Don't stage protest during Hinn's visit, HC tells Rama Sene

Don't stage protest during Hinn's visit,  HC tells Rama Sene

The High Court of Karnataka on Friday disposed of a petition against the visit of controversial evangelist Benny Hinn with a direction to the City Police Commissioner to ensure law and order on the occasion.

Benny Hinn is scheduled to visit Bangalore from January 15 to 19 and Sri Rama Sene had filed a public interest litigation urging the court to restrain Hinn from his proposed visit. The matter was heard by a division bench comprising Chief Justice D H Waghela and Justice Nagarathna.

Justice Nagarathna observed that there were no objections when 2,000 people gathered for reciting the Bhagawadgita at Palace Grounds, and sought to know the reason for questioning the proposed visit of Hinn. The Bench directed the petitioner not to stage any protest during Hinn’s visit.

The petitioner had claimed that more than 100 buses were damaged during the protests when Hinn visited Bangalore in January 2005.  Accusing the government of double standards, the petitioner had contended that while seeking to bring in a law against superstitious practices, the government was allowing the visit of an evangelist who claims to be miracle healer.

‘Pay backwages’

The High Court has directed Bescom to pay backwages, terminal benefits and gratuity to 14 Bescom employees who were working on contract at Soujanya counters addressing consumers grievances.  A division bench headed by Chief Justice D H Waghela disposed of the appeal directing that these contract employees will be deemed as Bescom staff until their payments are cleared by Bescom.  

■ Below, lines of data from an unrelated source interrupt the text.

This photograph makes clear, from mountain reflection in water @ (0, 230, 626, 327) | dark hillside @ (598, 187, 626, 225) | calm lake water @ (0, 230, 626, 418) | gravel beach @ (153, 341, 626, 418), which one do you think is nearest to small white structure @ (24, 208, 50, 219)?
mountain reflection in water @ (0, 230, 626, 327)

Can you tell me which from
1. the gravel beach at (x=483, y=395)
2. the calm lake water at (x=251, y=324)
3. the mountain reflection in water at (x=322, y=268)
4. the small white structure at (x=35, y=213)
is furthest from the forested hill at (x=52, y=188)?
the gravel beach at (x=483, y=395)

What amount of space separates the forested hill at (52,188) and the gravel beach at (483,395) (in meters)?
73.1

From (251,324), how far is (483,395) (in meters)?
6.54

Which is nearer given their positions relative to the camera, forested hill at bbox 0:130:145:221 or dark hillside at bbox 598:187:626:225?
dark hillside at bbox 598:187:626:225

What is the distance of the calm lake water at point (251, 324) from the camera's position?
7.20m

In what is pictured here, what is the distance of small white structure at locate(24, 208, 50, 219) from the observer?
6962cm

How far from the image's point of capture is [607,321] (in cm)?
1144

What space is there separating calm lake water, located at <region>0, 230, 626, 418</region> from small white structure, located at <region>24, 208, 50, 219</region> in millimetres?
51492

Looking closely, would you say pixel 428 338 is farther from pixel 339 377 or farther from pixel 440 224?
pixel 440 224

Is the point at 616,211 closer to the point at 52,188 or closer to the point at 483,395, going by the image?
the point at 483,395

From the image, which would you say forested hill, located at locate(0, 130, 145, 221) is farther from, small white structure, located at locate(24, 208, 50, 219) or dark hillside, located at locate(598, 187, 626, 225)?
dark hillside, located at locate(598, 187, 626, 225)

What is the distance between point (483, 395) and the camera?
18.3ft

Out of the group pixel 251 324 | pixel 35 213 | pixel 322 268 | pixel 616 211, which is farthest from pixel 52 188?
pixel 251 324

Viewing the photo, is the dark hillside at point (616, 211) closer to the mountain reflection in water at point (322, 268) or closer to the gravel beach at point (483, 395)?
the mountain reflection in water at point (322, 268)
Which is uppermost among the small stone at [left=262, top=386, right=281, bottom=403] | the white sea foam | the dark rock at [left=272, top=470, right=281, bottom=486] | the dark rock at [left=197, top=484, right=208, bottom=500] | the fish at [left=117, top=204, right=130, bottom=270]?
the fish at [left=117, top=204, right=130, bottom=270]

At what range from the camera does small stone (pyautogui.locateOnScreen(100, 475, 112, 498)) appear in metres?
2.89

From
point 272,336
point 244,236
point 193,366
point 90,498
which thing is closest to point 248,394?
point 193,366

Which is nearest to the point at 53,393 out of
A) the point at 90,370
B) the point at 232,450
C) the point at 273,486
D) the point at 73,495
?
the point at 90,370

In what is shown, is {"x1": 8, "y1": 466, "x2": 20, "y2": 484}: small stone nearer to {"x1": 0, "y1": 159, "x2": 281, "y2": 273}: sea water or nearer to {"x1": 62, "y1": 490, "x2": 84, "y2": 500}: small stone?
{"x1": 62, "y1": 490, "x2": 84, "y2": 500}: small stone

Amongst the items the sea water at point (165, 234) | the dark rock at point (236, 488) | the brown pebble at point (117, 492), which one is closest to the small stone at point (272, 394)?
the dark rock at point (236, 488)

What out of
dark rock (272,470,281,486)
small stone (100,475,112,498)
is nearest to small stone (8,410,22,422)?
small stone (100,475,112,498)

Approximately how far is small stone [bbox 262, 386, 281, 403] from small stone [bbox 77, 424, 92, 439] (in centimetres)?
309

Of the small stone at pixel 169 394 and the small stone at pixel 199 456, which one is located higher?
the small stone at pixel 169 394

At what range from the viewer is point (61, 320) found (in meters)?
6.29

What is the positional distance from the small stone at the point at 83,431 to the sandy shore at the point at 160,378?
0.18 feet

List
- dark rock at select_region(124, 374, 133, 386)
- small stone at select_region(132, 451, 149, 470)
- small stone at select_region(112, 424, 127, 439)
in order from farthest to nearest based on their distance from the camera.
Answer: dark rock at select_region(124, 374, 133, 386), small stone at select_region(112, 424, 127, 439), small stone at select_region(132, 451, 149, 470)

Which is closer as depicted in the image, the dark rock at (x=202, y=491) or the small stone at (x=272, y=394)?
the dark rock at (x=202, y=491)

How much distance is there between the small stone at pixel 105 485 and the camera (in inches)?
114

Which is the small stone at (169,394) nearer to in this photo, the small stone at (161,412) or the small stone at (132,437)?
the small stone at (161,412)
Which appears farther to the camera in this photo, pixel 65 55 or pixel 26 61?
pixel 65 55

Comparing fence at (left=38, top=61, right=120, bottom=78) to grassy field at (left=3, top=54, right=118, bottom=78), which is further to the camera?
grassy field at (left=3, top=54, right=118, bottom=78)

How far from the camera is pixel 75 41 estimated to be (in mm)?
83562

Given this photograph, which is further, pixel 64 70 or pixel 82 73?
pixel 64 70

Jyothi S and 13 others had approached Industrial Tribunal seeking regularisation of their services after their contract was terminated on March 1, 2013.  

The Industrial Tribunal had directed Bescom to consider the plea and the Bescom general manager too assured that the contract employees would be absorbed whenever there was a vacancy.  However, Bescom objected saying that the decision was not taken in the Bescom Board meeting with the consent of Board members.  Later, Bescom filed an appeal to the High Court seeking to quash the direction of the Tribunal.